Als geübte Strategen haben die Spitzenleute in den Verteidigungsministerien erkannt, dass die fortschreitende zivile Gleichstellung früher oder später zu dem Punkt führt, an dem es kostspieliger wird, das Militär weiterhin als exklusives Männerreservat zu verteidigen, als die wenigen sich freiwillig stellenden Frauen zu integrieren. Dass letztere mit allen Mitteln um Zugang kämpfen würden, war sicher, ebenso, dass ihnen die zivilen Gerichte stattgeben würden. Eine Verschanzung würde erheblichen Imageverlust und damit möglicherweise Glaubwürdigkeitsverlust bedeuten.

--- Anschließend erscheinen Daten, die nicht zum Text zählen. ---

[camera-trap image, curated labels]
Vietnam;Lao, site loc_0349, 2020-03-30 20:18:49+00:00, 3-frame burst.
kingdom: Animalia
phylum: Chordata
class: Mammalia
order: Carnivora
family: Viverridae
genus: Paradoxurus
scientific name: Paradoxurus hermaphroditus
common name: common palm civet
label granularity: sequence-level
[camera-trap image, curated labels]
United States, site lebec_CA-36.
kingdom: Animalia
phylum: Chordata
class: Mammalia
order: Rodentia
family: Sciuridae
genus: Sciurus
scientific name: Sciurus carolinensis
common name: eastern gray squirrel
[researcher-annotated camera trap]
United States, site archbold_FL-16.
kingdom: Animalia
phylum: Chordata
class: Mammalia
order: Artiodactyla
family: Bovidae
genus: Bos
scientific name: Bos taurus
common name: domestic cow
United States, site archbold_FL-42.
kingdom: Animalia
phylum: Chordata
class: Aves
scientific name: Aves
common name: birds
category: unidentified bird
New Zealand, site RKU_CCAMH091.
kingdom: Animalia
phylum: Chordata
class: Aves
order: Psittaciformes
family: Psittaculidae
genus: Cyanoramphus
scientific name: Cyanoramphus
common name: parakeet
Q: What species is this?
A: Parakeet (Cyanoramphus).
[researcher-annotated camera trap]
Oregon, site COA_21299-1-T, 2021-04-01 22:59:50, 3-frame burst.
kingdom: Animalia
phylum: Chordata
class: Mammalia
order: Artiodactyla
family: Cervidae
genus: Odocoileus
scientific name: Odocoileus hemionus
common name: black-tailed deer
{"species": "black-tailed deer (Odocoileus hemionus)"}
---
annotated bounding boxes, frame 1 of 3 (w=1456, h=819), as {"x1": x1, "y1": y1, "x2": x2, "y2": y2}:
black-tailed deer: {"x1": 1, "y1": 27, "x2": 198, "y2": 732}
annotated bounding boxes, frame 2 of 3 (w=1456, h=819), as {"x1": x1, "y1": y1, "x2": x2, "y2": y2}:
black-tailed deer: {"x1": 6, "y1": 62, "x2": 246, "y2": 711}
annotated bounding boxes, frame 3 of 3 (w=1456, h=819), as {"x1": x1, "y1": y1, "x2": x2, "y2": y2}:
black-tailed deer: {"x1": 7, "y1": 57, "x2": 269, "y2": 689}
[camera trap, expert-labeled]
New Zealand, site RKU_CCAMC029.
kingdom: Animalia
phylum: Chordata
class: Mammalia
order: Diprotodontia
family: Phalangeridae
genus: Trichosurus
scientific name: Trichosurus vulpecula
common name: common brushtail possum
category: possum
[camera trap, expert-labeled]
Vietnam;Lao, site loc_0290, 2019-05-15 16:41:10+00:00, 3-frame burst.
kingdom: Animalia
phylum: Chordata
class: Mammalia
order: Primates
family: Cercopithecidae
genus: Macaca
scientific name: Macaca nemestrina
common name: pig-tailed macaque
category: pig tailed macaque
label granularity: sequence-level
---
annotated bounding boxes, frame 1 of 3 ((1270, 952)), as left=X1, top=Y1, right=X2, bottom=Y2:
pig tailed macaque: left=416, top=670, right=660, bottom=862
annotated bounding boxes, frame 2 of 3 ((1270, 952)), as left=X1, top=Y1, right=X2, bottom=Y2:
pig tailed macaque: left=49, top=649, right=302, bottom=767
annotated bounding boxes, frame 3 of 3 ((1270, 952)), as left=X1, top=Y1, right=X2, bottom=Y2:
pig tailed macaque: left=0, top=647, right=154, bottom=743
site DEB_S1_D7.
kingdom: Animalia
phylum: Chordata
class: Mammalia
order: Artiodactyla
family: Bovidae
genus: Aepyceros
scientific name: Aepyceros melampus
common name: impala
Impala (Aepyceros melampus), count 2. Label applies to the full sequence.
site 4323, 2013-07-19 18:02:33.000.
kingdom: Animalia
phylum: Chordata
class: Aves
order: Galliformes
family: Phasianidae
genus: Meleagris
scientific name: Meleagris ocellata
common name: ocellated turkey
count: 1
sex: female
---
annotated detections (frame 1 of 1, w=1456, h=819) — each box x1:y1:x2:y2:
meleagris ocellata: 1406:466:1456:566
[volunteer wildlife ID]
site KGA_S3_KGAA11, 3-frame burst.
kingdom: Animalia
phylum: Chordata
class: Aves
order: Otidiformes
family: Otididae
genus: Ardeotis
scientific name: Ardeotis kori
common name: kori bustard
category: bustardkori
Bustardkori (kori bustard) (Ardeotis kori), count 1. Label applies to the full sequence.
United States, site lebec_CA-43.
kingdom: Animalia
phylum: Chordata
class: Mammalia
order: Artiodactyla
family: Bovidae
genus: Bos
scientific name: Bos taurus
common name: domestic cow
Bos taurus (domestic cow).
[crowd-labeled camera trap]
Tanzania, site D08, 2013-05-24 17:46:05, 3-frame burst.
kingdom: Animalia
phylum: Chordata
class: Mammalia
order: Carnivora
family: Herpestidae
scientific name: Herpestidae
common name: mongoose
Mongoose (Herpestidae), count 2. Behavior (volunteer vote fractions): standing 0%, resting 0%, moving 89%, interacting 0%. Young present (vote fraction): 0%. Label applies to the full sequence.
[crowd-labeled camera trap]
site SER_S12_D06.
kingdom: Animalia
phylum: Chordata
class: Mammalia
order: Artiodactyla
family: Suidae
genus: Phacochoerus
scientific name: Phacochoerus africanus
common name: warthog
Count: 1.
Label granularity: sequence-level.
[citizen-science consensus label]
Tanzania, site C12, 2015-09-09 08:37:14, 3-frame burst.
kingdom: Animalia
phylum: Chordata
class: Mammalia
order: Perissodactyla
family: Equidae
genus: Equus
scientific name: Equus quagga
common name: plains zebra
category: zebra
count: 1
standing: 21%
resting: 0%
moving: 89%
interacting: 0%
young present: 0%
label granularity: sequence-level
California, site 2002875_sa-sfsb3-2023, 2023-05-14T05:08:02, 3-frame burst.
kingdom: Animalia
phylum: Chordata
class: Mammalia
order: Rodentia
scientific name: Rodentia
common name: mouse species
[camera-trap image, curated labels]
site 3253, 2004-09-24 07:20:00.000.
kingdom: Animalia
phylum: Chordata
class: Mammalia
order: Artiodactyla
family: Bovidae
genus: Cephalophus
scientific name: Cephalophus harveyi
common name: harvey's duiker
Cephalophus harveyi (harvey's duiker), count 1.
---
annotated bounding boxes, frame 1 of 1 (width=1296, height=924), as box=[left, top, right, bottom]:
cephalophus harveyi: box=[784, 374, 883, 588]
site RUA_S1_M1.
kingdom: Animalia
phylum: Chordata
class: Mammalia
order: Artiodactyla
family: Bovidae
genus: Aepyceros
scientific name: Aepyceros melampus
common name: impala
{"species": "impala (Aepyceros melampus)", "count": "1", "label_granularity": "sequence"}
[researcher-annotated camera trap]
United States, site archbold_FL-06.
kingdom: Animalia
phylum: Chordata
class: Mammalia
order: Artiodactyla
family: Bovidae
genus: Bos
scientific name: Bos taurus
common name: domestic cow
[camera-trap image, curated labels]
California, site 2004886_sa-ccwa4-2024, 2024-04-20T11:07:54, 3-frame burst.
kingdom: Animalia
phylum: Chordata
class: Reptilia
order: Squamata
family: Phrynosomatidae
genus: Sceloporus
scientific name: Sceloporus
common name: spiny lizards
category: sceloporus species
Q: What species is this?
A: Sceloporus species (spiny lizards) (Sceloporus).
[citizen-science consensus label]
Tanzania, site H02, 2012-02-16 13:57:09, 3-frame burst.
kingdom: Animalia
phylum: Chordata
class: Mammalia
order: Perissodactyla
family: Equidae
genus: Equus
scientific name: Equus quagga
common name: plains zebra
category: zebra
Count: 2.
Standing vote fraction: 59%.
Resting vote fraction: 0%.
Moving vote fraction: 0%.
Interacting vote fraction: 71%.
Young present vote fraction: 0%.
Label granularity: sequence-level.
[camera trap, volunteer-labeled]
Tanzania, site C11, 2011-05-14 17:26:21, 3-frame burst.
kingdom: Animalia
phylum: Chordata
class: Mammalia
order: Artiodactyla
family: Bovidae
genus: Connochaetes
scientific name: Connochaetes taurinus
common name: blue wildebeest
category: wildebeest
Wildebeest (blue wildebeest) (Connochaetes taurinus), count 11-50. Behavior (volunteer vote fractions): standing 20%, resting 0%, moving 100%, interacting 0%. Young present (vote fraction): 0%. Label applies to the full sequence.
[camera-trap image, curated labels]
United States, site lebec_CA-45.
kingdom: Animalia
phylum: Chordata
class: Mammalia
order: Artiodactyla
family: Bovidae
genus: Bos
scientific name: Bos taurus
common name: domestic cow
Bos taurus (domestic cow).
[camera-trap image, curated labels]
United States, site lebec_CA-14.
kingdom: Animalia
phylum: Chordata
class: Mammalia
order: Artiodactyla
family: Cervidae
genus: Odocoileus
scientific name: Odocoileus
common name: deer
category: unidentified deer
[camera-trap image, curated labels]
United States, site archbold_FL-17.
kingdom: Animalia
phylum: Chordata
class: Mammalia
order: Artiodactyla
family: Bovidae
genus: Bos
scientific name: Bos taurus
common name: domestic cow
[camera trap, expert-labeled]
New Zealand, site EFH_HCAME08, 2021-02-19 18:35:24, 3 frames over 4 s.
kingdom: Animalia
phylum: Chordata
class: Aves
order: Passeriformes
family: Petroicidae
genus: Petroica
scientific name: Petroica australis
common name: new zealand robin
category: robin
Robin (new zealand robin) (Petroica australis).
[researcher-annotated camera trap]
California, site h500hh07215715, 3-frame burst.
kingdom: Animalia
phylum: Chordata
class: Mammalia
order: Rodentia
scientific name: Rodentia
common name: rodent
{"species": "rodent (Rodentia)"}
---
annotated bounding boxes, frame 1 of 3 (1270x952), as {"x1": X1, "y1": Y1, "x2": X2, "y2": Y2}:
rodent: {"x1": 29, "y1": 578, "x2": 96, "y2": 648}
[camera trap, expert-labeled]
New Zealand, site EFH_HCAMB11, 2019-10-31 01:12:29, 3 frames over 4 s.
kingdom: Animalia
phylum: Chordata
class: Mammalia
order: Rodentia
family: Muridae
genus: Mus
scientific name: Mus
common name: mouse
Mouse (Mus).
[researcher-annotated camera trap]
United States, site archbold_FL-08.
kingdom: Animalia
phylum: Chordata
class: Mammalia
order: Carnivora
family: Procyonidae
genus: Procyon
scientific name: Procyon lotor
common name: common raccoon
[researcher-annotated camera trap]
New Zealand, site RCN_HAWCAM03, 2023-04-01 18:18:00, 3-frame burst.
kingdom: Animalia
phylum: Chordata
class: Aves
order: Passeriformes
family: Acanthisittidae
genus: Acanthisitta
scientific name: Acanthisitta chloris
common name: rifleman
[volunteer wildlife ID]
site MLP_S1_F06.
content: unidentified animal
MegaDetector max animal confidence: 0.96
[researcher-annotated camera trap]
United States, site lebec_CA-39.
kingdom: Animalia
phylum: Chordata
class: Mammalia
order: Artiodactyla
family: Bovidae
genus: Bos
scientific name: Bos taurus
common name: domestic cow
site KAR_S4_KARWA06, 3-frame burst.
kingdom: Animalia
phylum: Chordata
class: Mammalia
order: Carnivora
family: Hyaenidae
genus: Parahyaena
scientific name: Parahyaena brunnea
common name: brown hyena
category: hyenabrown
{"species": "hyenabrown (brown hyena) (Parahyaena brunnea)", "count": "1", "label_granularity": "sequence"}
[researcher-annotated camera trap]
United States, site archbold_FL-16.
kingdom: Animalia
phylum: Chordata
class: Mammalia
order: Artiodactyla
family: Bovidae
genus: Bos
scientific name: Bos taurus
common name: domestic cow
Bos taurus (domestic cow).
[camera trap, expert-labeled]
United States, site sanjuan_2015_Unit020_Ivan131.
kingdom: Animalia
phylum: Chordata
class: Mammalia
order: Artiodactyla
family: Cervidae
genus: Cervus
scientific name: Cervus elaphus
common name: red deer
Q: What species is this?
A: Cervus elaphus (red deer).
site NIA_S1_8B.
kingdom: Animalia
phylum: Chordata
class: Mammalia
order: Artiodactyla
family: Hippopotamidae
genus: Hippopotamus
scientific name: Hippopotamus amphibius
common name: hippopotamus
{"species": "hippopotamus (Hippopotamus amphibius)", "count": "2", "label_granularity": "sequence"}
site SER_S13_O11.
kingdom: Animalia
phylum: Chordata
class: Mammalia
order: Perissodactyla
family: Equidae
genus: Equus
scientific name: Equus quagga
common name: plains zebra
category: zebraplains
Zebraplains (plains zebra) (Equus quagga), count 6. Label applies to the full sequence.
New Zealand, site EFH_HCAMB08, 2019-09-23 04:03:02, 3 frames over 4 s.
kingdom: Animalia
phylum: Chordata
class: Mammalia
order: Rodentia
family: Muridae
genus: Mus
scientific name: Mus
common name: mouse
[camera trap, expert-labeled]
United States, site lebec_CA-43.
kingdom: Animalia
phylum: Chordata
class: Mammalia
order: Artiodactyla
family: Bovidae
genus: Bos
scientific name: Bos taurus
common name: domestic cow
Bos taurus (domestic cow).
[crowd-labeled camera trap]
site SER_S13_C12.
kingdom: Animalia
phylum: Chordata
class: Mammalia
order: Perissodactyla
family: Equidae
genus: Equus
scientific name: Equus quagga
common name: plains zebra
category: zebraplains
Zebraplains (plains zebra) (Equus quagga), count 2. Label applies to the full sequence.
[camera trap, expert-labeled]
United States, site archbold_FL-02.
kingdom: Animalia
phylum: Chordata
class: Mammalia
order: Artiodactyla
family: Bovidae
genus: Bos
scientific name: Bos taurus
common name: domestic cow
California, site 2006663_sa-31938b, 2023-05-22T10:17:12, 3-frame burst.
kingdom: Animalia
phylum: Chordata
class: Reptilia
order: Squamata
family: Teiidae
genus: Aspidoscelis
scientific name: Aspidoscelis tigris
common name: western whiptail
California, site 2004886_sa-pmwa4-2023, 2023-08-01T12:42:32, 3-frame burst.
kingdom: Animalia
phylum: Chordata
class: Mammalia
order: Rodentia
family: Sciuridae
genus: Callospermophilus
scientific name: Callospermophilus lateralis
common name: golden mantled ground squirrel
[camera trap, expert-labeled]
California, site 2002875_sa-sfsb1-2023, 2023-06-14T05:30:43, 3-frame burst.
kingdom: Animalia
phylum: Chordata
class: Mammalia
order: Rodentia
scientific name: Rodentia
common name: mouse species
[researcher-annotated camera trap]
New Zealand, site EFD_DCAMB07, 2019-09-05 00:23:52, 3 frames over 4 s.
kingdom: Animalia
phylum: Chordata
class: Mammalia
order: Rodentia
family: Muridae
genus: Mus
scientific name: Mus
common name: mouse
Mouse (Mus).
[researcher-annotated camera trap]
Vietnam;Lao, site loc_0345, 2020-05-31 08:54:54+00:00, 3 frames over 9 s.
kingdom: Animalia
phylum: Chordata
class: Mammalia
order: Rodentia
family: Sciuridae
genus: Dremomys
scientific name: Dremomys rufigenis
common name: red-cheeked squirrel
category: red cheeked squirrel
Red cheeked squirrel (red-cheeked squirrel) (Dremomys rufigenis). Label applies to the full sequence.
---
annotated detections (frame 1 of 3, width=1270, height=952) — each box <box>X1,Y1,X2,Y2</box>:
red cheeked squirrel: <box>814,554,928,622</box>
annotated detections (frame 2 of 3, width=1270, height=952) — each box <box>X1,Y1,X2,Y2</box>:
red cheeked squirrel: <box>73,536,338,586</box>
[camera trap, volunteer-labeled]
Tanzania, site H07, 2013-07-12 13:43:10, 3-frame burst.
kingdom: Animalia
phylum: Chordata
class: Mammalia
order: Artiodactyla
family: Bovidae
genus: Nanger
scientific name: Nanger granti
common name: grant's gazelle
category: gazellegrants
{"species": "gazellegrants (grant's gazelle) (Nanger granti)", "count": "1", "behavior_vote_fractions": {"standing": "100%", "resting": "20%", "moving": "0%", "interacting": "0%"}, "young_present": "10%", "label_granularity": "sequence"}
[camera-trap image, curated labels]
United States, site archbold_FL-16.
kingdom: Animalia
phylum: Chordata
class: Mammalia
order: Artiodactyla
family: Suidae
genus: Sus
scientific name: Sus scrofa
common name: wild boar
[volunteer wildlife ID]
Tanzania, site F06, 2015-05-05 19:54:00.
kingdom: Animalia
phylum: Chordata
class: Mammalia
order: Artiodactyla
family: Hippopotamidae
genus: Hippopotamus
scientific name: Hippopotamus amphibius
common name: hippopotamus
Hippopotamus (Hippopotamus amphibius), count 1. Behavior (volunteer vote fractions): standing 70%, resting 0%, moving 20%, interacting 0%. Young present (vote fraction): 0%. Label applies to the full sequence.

Selbstverständlich geniessen Frauen auch im Militär keine Gleichberechtigung. Dass sie freiwillig da sind, während Männer obligatorischen Dienst leisten, legt den ersten Stein der Ungleichheit. In der Schweiz beispielsweise haben Soldatinnen Schwierigkeiten, von ihren Arbeitgebern für die Zeit ihres Militärdiensts gegen Entschädigung von der Arbeit dispensiert zu werden, was Männer-Soldaten anstandslos gewährt wird. Dies wiederum beeinträchtigt ihre Möglichkeit, militärische Führungsausbildung zu machen, da dies noch mehr Dispensierung von der Arbeit erfordert.

Dazu kommt, dass die Kampfausbildung, dieser, wie Brigadier Eugénie Pollak, ehemalige Chefin der Schweizer Frauen in der Armee (FDA), es ausdrückt, «im engsten Sinn militärische Bereich» den Männern vorbehalten bleibt (1), und zwar in fast allen Streitkräften der Welt. Wie Liselotte Schiesser kritisch kommentiert: «Vor dem Bild einer toten Soldatin auf dem Kampffeld schrecken Militärs und PolitikerInnen zurück.» (2) Wohl vor allem vor dem Bild der toten Soldatin in der Zeitung oder am Fernsehen zu Hause, denn der Militärspitze kann es letztlich egal sein, wer auf dem Schlachtfeld liegen bleibt. Doch im wahrsten Sinn ist es eine Imagefrage.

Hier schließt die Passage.